DB2 = pd.read_csv(path+"DB2P8.csv")
DB5 = pd.read_csv(path+"SELDB5_SVD.csv", low_memory=False) 
DB5 = DB5[DB5["PHASE"].isin(['HGELM', 'HSELM', 'HGELMH', 'HSELMH'])]

# There is two shots from DB2P8 missing in DB5
missing_shots = DB2[~DB2.id.isin( DB5.id.values )].reset_index(drop=True)
DB5 = pd.concat([DB5, missing_shots], axis=0, ignore_index=True)

# Labeling shots that had great impact in decreasing alpha_R
DB5.insert(loc=2,column="label",value=[0]*len(DB5))
DB5.loc[(DB5[DB5.id.isin(min_subset_ids.id)].index), "label"] = 1

print(
    f"{ round( (len(min_subset_ids)/len(DB5))*100     ,2)  }% of the data decreased alpha_R\n" + 
    f"{ round( (1 - len(min_subset_ids)/len(DB5))*100 ,2)  }% of the data did not decrease alpha_R"
)

40.69% of the data decreased alpha_R
59.31% of the data did not decrease alpha_R


Class distribution can be considered is skewed.

## Treatment to Categorical Data

In [4]:
research_features = ['NEL','TAV','BT','RHOSTAR','NUSTAR','BETASTAR']

TOK_characteristics = ["DIVNAME","WALMAT","DIVMAT","LIMMAT"]
categorical = ["PREMAG","HYBRID","CONFIG","ELMTYPE",
               "ICSCHEME","AUXHEAT","EVAP"] + TOK_characteristics 

DB5[categorical] = DB5[categorical].fillna('UNKNOWN')
DB5["DIVNAME"]   = DB5["DIVNAME"].str.replace("NONAME","UNKNOWN",regex=False)

DB5["DIVMAT"] = DB5["DIVMAT"].str.replace("CC","C",regex=False)
DB5["DIVMAT"] = DB5["DIVMAT"].str.replace("TI1","TI12",regex=False)
DB5["DIVMAT"] = DB5["DIVMAT"].str.replace("TI2","TI12",regex=False)

DB5["DIVNAME"] = DB5["DIVNAME"].str.replace("(DIV-I)|(DV-IPRE)|(DV-IPOST)",
                                            "DV-I",regex=True)
DB5["DIVNAME"] = DB5["DIVNAME"].str.replace("(DIV-II)|(DV-IIc)|(DV-II-C)|(DV-IIb)|(DV-IIc)|(DV-IId)|(DV-IId)",
                                            "DV-II",regex=True)
DB5["DIVNAME"] = DB5["DIVNAME"].str.replace("(MARK0)|(MARKI)|(MARKIIA)|(MARKGB)|(MARKGBSR)|"+
                                            "(MARKIA)|(MARKIAP)|(MARKSR)|(MARKA)|(MARKP)",
                                            "MARK",regex=True)

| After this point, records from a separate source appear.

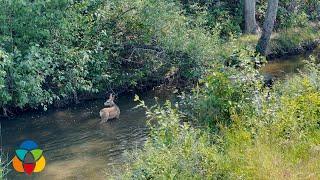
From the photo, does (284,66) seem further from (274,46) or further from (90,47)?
(90,47)

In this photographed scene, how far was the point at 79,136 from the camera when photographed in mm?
12656

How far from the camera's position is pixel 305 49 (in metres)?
21.9

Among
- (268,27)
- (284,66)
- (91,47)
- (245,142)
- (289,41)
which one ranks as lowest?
(284,66)

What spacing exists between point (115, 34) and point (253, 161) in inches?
408

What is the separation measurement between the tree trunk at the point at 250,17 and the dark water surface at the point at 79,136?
785 centimetres

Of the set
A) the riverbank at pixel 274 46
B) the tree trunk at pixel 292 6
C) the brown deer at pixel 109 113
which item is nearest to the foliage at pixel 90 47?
the riverbank at pixel 274 46

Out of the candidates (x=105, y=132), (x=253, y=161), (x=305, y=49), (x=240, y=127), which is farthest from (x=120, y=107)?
(x=305, y=49)

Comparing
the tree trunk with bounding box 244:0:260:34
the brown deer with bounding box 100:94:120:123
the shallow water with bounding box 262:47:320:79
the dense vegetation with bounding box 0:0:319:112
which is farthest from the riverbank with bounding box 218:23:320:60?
the brown deer with bounding box 100:94:120:123

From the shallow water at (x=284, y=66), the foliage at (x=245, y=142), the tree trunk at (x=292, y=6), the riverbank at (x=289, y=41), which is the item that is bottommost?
the shallow water at (x=284, y=66)

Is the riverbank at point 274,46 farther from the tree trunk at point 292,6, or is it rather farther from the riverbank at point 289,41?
the tree trunk at point 292,6

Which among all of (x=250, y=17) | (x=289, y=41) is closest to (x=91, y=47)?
(x=250, y=17)

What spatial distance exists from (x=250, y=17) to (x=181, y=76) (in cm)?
709

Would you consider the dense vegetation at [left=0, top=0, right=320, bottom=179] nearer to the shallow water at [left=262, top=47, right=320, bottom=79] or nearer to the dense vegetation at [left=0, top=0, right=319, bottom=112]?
the dense vegetation at [left=0, top=0, right=319, bottom=112]

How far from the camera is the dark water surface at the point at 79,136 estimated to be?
1048 cm
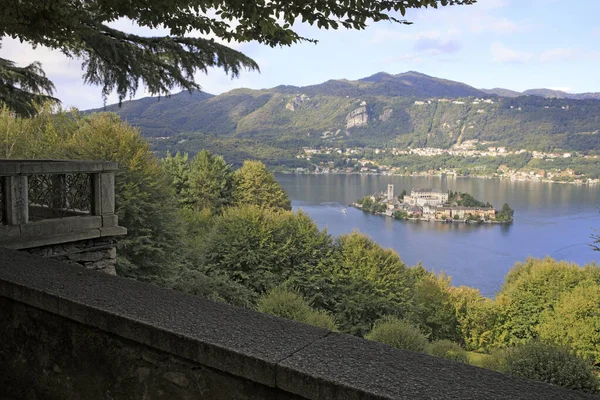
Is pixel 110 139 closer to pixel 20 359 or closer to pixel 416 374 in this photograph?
pixel 20 359

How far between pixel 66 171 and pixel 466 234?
226 feet

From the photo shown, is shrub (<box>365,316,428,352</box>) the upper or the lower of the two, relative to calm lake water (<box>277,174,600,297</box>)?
upper

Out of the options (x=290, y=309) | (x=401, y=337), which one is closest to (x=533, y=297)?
(x=401, y=337)

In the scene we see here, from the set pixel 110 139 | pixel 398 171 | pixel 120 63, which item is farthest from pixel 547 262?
pixel 398 171

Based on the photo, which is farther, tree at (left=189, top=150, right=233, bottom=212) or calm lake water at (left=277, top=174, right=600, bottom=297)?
calm lake water at (left=277, top=174, right=600, bottom=297)

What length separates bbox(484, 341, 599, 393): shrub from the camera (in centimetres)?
1132

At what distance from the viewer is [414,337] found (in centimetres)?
1639

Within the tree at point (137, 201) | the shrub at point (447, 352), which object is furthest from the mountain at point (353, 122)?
the shrub at point (447, 352)

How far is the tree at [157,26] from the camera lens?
12.1 ft

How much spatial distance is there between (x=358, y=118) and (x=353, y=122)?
8.03ft

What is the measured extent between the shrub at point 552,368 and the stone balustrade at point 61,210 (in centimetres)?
987

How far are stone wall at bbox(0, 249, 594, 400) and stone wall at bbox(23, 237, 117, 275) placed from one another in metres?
2.79

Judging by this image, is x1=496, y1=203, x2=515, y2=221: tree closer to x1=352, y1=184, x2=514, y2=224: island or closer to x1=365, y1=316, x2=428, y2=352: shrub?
x1=352, y1=184, x2=514, y2=224: island

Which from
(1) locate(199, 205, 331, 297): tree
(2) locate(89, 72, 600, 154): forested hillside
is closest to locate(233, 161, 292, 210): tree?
(1) locate(199, 205, 331, 297): tree
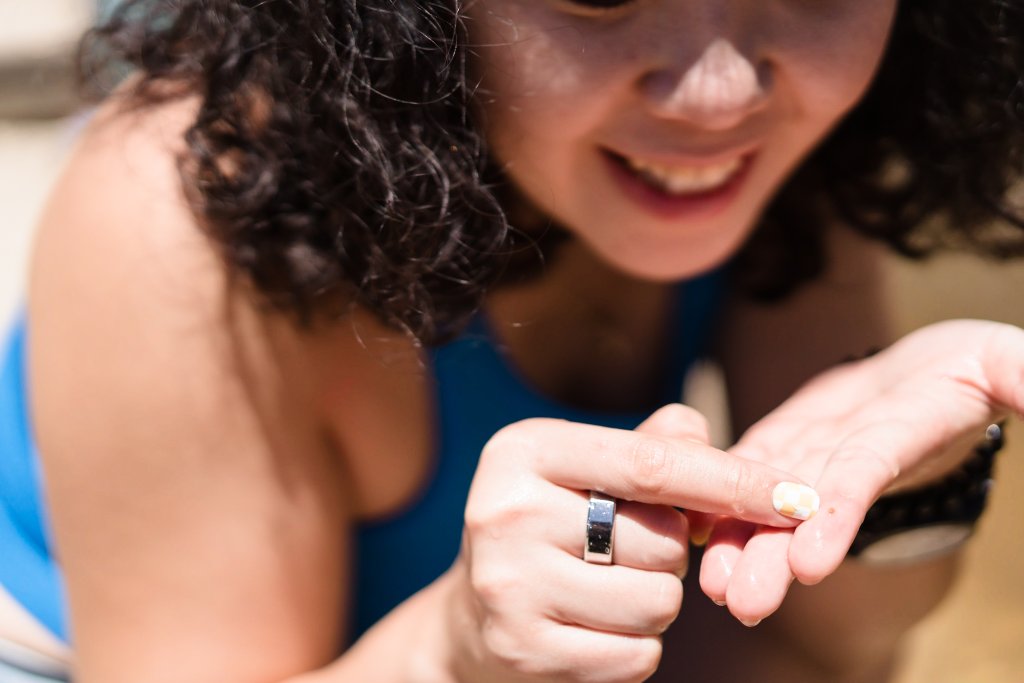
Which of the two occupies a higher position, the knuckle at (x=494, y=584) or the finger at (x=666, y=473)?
the finger at (x=666, y=473)

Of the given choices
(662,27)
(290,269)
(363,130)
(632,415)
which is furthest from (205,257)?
(632,415)

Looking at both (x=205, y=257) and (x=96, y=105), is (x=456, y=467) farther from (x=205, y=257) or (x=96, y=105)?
(x=96, y=105)

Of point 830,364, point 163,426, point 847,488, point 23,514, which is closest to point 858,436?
point 847,488

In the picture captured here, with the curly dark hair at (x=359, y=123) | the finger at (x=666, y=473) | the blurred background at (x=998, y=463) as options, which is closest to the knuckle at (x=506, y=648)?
the finger at (x=666, y=473)

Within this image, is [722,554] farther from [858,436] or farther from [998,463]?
[998,463]

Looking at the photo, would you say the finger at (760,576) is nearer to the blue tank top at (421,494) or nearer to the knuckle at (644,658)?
the knuckle at (644,658)

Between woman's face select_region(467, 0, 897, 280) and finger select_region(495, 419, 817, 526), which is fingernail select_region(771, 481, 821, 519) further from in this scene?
woman's face select_region(467, 0, 897, 280)

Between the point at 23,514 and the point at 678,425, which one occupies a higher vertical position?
the point at 678,425
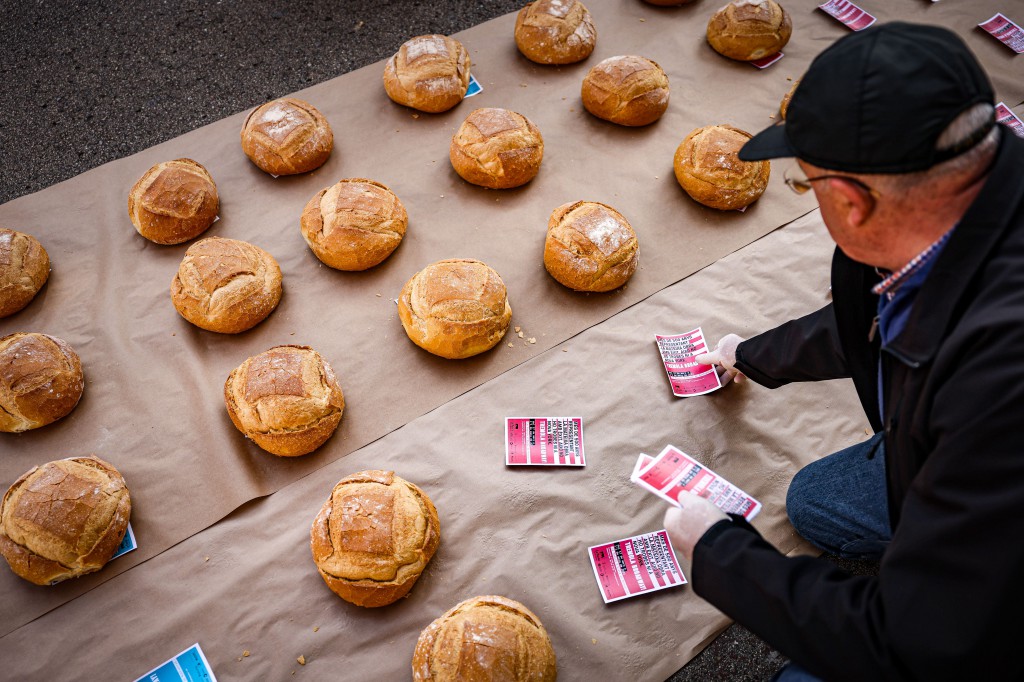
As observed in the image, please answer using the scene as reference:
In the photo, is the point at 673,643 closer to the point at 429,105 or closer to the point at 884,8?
the point at 429,105

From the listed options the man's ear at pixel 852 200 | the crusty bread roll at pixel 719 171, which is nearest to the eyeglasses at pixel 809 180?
the man's ear at pixel 852 200

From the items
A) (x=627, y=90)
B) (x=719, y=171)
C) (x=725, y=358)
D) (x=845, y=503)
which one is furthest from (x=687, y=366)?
(x=627, y=90)

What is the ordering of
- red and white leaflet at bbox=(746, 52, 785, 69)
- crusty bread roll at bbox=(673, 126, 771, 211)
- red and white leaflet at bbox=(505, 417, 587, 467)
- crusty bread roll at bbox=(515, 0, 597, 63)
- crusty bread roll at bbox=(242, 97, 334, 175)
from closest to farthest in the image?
red and white leaflet at bbox=(505, 417, 587, 467) < crusty bread roll at bbox=(673, 126, 771, 211) < crusty bread roll at bbox=(242, 97, 334, 175) < crusty bread roll at bbox=(515, 0, 597, 63) < red and white leaflet at bbox=(746, 52, 785, 69)

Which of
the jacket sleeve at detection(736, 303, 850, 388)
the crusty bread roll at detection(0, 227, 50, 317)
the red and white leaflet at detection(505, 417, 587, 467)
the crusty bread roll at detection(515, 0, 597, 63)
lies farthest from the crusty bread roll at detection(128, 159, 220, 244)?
the jacket sleeve at detection(736, 303, 850, 388)

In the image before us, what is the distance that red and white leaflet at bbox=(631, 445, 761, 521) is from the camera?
2605 millimetres

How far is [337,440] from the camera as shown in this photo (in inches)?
110

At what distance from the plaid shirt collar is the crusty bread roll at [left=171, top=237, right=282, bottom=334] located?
8.11 feet

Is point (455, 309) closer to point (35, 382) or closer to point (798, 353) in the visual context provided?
point (798, 353)

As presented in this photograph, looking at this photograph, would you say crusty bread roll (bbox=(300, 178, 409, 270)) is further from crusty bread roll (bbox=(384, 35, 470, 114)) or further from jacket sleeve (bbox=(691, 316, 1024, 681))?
jacket sleeve (bbox=(691, 316, 1024, 681))

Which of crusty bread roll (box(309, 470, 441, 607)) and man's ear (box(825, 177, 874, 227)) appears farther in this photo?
crusty bread roll (box(309, 470, 441, 607))

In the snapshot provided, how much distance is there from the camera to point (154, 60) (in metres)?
4.37

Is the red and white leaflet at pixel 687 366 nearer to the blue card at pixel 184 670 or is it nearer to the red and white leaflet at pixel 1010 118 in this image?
the blue card at pixel 184 670

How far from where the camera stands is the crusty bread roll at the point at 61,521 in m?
2.37

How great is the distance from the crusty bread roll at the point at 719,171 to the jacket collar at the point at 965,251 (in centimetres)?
186
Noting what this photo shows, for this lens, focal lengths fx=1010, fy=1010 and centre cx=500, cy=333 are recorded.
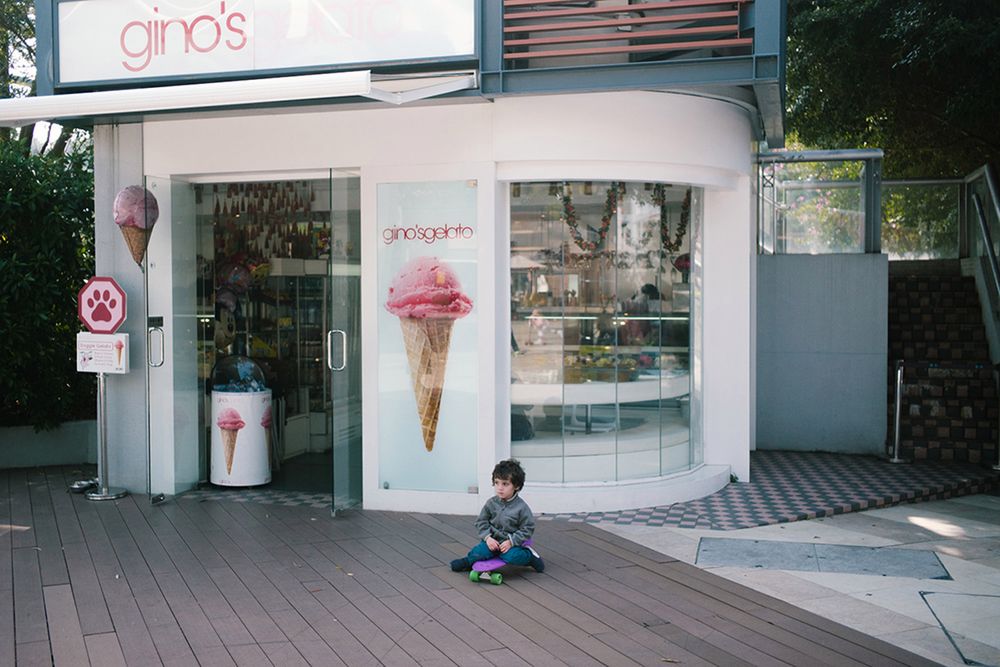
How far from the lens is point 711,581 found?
6.16 metres

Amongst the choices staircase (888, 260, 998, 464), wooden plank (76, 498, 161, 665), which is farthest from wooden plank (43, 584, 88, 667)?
staircase (888, 260, 998, 464)

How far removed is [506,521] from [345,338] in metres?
2.36

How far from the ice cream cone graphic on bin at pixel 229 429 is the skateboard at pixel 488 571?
138 inches

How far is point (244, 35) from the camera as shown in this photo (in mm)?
7555

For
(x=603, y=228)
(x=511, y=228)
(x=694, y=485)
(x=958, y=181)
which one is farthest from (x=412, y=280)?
(x=958, y=181)

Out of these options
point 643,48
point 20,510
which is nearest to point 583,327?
point 643,48

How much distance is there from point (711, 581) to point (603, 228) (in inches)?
121

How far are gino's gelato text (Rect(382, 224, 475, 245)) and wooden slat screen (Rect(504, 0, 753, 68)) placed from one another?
131 cm

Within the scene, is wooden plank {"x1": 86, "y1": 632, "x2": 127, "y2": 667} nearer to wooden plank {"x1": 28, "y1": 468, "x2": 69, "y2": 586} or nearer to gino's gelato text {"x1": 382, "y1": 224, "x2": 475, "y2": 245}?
wooden plank {"x1": 28, "y1": 468, "x2": 69, "y2": 586}

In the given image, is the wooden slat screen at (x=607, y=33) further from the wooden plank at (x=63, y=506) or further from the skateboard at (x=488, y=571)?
the wooden plank at (x=63, y=506)

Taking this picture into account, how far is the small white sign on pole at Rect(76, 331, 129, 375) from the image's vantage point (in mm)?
8289

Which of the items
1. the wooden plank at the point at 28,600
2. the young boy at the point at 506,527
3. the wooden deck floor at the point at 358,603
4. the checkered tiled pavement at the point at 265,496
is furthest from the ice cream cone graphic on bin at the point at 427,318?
the wooden plank at the point at 28,600

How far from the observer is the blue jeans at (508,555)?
20.1ft

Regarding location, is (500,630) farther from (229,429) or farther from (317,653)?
(229,429)
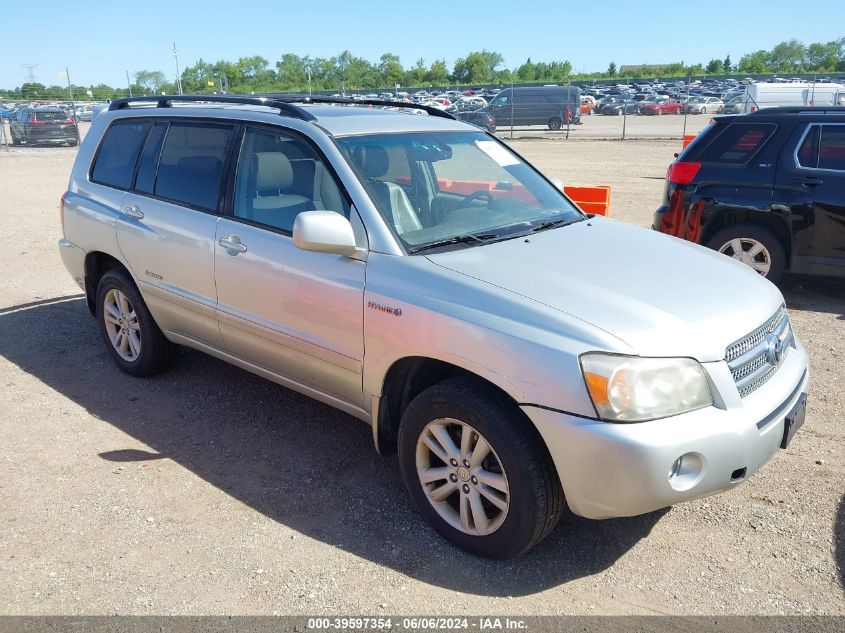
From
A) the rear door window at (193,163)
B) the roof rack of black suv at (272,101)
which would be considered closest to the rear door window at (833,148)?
the roof rack of black suv at (272,101)

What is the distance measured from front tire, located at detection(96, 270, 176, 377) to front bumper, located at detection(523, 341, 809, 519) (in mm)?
3089

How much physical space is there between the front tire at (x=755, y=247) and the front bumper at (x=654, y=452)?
4.39 metres

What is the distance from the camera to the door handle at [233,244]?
12.8ft

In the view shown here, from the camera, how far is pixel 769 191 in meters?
6.70

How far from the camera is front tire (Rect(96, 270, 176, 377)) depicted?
16.0 feet

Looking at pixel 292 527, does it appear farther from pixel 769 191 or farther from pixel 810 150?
pixel 810 150

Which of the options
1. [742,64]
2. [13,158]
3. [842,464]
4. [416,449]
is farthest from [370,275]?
[742,64]

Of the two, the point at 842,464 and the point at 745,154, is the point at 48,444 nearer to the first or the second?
the point at 842,464

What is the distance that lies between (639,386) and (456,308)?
2.57 ft

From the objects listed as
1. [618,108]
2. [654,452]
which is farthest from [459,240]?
[618,108]

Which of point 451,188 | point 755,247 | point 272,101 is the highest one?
point 272,101

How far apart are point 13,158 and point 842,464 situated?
2650 cm

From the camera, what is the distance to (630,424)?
2.62 metres

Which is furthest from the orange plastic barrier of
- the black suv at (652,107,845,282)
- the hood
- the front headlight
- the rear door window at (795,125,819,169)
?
the front headlight
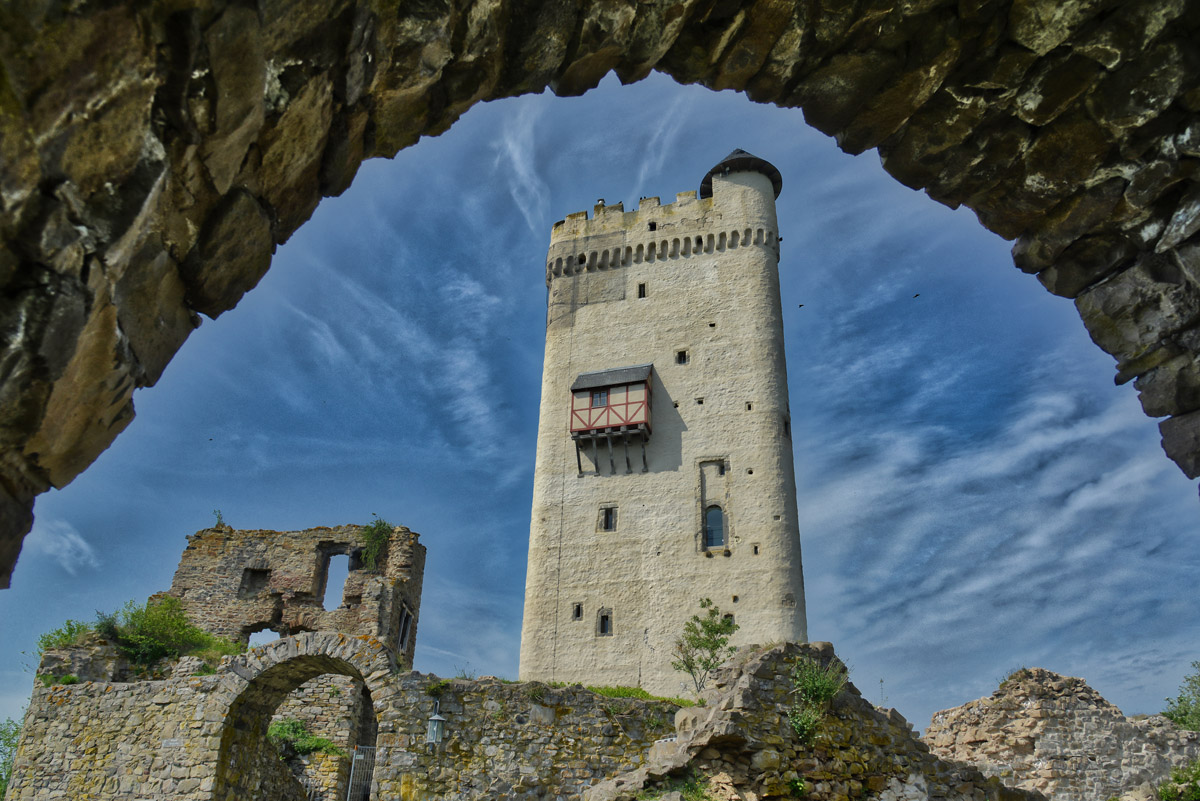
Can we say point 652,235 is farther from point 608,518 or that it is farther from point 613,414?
point 608,518

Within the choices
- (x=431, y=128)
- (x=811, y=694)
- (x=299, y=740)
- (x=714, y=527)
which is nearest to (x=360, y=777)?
(x=299, y=740)

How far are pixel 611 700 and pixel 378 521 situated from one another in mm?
15874

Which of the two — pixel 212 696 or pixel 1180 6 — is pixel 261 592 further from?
pixel 1180 6

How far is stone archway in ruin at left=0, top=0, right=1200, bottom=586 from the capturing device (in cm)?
322

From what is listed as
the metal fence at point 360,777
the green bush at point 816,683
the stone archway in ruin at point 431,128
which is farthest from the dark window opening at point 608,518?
the stone archway in ruin at point 431,128

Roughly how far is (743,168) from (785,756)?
3112 cm

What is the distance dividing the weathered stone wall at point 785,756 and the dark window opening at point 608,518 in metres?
20.6

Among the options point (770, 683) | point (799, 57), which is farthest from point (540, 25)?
point (770, 683)

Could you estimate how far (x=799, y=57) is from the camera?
5.98 metres

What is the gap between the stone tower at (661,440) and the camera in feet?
93.1

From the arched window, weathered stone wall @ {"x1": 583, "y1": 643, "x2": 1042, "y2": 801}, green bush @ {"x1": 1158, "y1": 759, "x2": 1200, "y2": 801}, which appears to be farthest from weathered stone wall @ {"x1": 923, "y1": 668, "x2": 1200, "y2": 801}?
the arched window

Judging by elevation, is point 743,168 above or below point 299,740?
above

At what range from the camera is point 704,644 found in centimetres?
2483

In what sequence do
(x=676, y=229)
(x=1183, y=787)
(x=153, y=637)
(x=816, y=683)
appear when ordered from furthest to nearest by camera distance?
1. (x=676, y=229)
2. (x=153, y=637)
3. (x=1183, y=787)
4. (x=816, y=683)
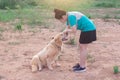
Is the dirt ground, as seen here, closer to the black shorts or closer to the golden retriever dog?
the golden retriever dog

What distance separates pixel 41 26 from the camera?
12711 millimetres

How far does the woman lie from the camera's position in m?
7.00

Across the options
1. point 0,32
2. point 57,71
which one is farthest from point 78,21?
point 0,32

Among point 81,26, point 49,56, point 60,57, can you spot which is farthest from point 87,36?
point 60,57

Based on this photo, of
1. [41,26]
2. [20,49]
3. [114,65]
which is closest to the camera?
[114,65]

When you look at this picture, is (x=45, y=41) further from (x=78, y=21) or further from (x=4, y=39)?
(x=78, y=21)

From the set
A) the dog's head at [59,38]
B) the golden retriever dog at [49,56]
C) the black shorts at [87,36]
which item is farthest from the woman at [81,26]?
the golden retriever dog at [49,56]

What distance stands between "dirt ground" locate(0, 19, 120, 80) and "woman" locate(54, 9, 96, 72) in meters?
0.37

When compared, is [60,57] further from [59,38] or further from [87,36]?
[87,36]

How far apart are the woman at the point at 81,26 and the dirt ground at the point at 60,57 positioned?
1.20 feet

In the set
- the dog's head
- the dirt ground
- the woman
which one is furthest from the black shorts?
the dirt ground

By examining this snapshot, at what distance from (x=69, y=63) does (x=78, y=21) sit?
4.12ft

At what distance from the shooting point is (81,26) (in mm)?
7281

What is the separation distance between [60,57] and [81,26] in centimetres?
152
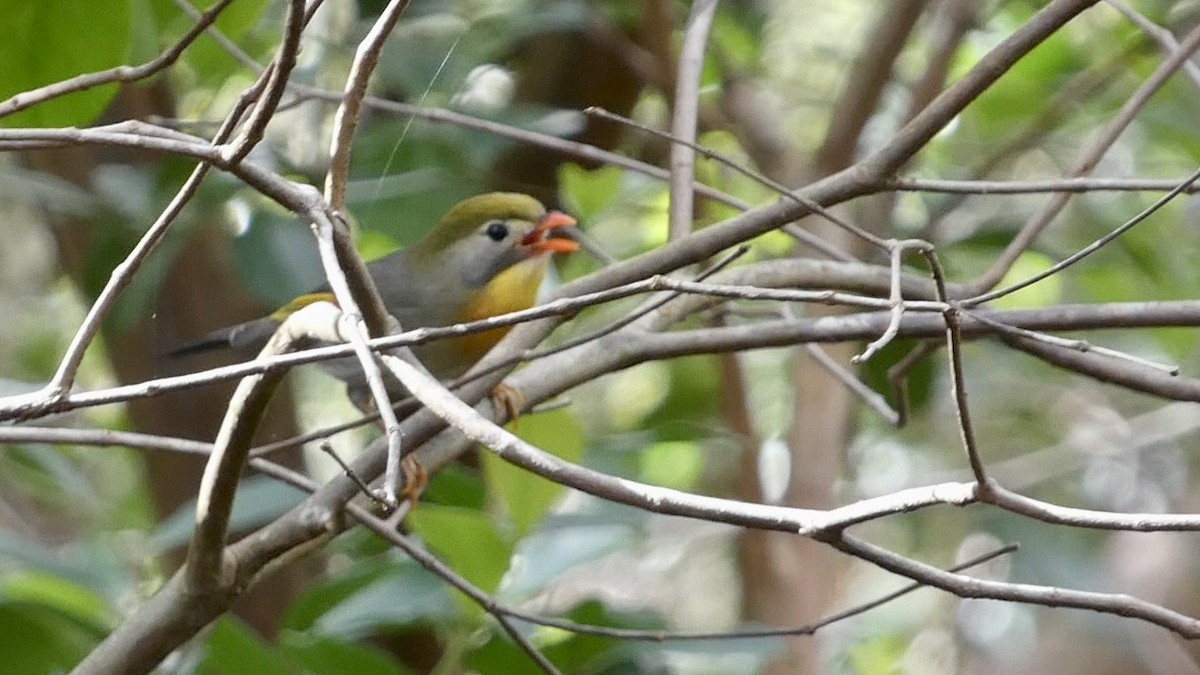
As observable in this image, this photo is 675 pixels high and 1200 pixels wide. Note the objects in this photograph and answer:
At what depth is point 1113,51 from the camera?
2611mm

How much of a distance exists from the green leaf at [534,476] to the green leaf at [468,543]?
0.24 ft

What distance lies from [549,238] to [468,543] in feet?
3.11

DB5["ICSCHEME"]   = DB5["ICSCHEME"].str.replace("OFF","NONE",regex=False)

# Removing noise on heating scheme | the removed coluns are shots from 1996
DB5 = DB5[~DB5["AUXHEAT"].isin(["UNKNOWN"])]

DB5["EVAP"] = DB5["EVAP"].str.replace("CARBH","C-H",regex=True)
DB5["EVAP"] = DB5["EVAP"].str.replace("CARB","C",regex=True)
DB5["EVAP"] = DB5["EVAP"].str.replace("BOROC","C-BO",regex=True)
DB5["EVAP"] = DB5["EVAP"].str.replace("(BOROA)|(BOROB)|(BOROX)|(BOR)","BO",regex=True)

## Treatment to Numerical Data

In [5]:
plasma_characteristics = ["QCYL5","BEIMHD","PREMAG","LHTIME","HYBRID",
                          "CONFIG","DWDIA","WMHD","TORQ"
                         ] 
TOK_characteristics = ["TOK","DIVNAME","WALMAT","DIVMAT","LIMMAT"]
ELM = ["ELMTYPE","ELMFREQ"]
heating = ["PECRH", "PICRH", "ICSCHEME","AUXHEAT"]
impurities = ["EVAP","ZEFF","ZEFFNEO","PRAD","POHM","ENBI"]
 # corrections on power loss | NBI Power lost by unconfined orbits
power = ["PLTH","PFLOSS"]
temperatures = ["TAV","TEV","TIV"]
# e-density in SOL | total due to NBI| total due to ICRH
fast_particles = ["NESOL","WFFORM","WFICFORM"] 
research_features = ['NEL','TAV','BT','RHOSTAR','NUSTAR','BETASTAR']

interesting_features = set(plasma_characteristics + TOK_characteristics + ELM + heating + \
                       impurities + power  + fast_particles)

data_ = DB5.copy()
data_ = data_[list(interesting_features)]

num_features = data_.select_dtypes(include=['int', 'float']).columns.tolist()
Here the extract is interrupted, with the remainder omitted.